##### TEXTO PROPORCIONADO

Muerte por suicidio
En el Estado español muere una persona por suicidio cada dos horas y media. Son diez personas al día, es decir, once veces la tasa de homicidios. La muerte violenta de un ser humano es más probable a manos de sí mismo que de nadie más.
El riesgo tiene un sesgo de género espectacular: en Navarra, en 2015, tres de cada cuatro muertos por suicidio fueron hombres. Ese año hubo un total de 51. Es decir, uno por semana. En 2018 la cifra descendió a 39 personas. Es una noticia positiva. También es positivo que el Gobierno Vasco aprobara en junio de este mismo año una estrategia integral de reducción del impacto del suicidio, de prevención y atención a personas y familias afectadas.
Empezamos poco a poco a hablar de este tema, tan duro, tan espinoso, tan lleno de heridas que no queremos abrir. Antes, se nos decía a los periodistas que era mejor no hacerlo. Que las personas con ideación suicida eran atraídas por esta idea al oír hablar de ella. Debe ser el tabú cristiano el que nos llevó a pensarlo porque dicen los expertos que no es cierto. Que tenemos que hablar. Y no solo de suicidio. Tenemos que hablar de salud mental.

##########
##### MATERIAL LISTADO

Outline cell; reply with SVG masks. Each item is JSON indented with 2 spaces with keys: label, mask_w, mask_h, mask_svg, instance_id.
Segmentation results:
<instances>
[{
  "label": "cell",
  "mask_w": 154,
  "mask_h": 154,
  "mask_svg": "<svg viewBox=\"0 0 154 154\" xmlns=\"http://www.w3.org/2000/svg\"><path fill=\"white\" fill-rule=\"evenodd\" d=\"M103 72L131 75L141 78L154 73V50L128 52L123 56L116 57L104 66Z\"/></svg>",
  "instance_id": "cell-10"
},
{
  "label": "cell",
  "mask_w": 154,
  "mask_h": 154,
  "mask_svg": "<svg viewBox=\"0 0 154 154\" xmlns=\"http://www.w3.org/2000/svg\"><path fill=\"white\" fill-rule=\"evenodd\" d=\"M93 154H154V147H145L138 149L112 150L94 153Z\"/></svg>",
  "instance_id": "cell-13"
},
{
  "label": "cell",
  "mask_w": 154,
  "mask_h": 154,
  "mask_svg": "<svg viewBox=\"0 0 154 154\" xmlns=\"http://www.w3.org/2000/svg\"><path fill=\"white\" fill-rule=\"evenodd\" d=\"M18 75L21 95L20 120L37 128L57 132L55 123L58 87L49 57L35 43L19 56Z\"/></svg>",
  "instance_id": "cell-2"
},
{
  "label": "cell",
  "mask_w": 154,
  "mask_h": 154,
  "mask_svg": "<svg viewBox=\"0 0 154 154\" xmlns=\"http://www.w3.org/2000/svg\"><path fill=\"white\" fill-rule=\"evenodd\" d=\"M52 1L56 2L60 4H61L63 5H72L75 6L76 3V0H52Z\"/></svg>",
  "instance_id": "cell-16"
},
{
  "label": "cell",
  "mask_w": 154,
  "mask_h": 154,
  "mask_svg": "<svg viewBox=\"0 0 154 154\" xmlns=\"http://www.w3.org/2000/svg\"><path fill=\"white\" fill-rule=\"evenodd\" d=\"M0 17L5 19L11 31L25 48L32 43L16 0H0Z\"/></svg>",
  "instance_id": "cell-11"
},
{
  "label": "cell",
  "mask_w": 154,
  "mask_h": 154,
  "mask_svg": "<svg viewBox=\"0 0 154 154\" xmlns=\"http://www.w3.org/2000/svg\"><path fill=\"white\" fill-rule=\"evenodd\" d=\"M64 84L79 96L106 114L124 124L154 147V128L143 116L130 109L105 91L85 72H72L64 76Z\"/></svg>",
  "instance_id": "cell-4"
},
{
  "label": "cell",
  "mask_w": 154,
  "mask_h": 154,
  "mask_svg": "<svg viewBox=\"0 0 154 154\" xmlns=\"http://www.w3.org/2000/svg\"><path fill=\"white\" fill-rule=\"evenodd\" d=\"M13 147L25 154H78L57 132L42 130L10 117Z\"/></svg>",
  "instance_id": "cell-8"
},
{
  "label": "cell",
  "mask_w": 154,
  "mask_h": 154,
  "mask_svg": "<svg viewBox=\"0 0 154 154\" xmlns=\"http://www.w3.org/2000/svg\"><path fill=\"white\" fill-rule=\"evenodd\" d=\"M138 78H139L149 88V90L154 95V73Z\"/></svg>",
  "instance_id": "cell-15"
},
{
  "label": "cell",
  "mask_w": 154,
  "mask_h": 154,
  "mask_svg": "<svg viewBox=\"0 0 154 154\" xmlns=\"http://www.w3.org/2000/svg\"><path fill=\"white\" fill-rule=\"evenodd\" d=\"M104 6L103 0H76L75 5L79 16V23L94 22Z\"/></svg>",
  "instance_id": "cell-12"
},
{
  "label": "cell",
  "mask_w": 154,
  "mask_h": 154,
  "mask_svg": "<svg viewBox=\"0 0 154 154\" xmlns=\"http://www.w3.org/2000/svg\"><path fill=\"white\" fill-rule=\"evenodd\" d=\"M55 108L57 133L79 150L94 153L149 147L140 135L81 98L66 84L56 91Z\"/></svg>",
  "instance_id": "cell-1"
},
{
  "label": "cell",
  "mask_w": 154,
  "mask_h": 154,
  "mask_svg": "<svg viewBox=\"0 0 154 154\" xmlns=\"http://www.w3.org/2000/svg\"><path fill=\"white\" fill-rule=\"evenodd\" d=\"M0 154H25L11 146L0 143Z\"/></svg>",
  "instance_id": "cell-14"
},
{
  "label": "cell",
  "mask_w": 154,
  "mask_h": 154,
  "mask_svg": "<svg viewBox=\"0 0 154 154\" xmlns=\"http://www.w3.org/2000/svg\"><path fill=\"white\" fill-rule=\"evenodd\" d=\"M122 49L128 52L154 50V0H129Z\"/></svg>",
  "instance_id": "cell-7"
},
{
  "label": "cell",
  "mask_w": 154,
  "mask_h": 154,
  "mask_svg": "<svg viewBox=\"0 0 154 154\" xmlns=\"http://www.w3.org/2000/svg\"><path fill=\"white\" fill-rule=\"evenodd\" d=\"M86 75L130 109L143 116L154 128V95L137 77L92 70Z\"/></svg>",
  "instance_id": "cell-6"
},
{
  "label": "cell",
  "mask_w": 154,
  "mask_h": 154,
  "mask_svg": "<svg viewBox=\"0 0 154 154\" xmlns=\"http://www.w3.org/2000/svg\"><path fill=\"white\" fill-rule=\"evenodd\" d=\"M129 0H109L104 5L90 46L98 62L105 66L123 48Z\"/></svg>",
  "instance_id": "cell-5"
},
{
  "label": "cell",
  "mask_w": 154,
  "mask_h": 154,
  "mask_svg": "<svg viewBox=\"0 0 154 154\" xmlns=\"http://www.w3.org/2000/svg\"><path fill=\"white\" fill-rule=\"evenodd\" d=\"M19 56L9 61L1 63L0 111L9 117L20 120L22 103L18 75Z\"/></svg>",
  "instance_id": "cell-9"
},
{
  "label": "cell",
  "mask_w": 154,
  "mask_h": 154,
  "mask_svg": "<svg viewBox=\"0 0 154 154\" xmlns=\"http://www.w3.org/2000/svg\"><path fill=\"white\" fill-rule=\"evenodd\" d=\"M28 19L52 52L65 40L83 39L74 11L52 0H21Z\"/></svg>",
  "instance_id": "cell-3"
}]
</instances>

##########

ENUNCIADO DEL EJERCICIO: Continúa el texto sobre la muerte por suicidio a partir de su última oración.

RESPUESTA AL EJERCICIO:
No es fácil, me consta. En mi experiencia es muy difícil, por ejemplo, sugerirle terapia a una persona sin que se sienta juzgada. También es difícil –y también lo digo por experiencia– decir que vas al terapeuta y no encontrarte con frases como «yo es que tengo amigos» –que no sé si insulta más a la psicoterapia como ciencia o a la amistad como ideal– o «no sabía que estuvieras tan mal» al que dan ganas de responder preguntando cómo de mal hay que estar para «estar mal». Porque yo diría que ya estamos mal. Que estamos incluso muy mal. Y sé que no es fácil hablar de ello, pero no se me ocurren muchos temas que tengan tanta trascendencia y cuenten con tan poca atención como la salud mental.
Ahora que llega un nuevo año quizá sea el momento de empezar a acabar con el estigma, buscar ayuda si la necesitamos y empezar a conocernos de verdad.